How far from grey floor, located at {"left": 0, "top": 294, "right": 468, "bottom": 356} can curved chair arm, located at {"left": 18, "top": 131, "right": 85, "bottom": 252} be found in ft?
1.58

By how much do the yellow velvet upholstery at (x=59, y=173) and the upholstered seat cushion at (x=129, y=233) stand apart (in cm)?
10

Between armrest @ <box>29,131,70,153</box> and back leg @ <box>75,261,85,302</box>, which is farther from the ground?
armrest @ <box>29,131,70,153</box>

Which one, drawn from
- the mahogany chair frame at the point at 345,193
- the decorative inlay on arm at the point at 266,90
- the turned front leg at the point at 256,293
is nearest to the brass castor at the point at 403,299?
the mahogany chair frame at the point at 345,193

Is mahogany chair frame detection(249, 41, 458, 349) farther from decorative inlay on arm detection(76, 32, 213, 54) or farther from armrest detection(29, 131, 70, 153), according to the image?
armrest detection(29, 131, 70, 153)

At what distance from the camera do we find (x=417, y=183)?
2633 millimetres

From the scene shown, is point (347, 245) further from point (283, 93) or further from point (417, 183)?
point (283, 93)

The problem
Can you retype every line of the data above without changing a single character?

Response below
How far from grey floor, located at {"left": 0, "top": 294, "right": 468, "bottom": 356} can curved chair arm, located at {"left": 18, "top": 131, "right": 85, "bottom": 252} be found in ft?
1.58

By how much do the yellow velvet upholstery at (x=59, y=173) and the upholstered seat cushion at (x=129, y=233) stand apart (in cm)?
10

Between armrest @ <box>29,131,70,153</box> and back leg @ <box>75,261,85,302</box>, which is farther from the ground?
armrest @ <box>29,131,70,153</box>

Which one, drawn from
- the mahogany chair frame at the point at 345,193
- the decorative inlay on arm at the point at 266,90
- the turned front leg at the point at 256,293
is nearest to the brass castor at the point at 403,299?
the mahogany chair frame at the point at 345,193

Is mahogany chair frame detection(249, 41, 458, 349) farther from decorative inlay on arm detection(76, 32, 213, 54) or farther from armrest detection(29, 131, 70, 153), according to the image?
armrest detection(29, 131, 70, 153)

At what distance from the camera do we find (x=417, y=183)?
2633 millimetres

From the scene shown, is point (347, 245) further from point (283, 93) or further from point (417, 183)?
point (283, 93)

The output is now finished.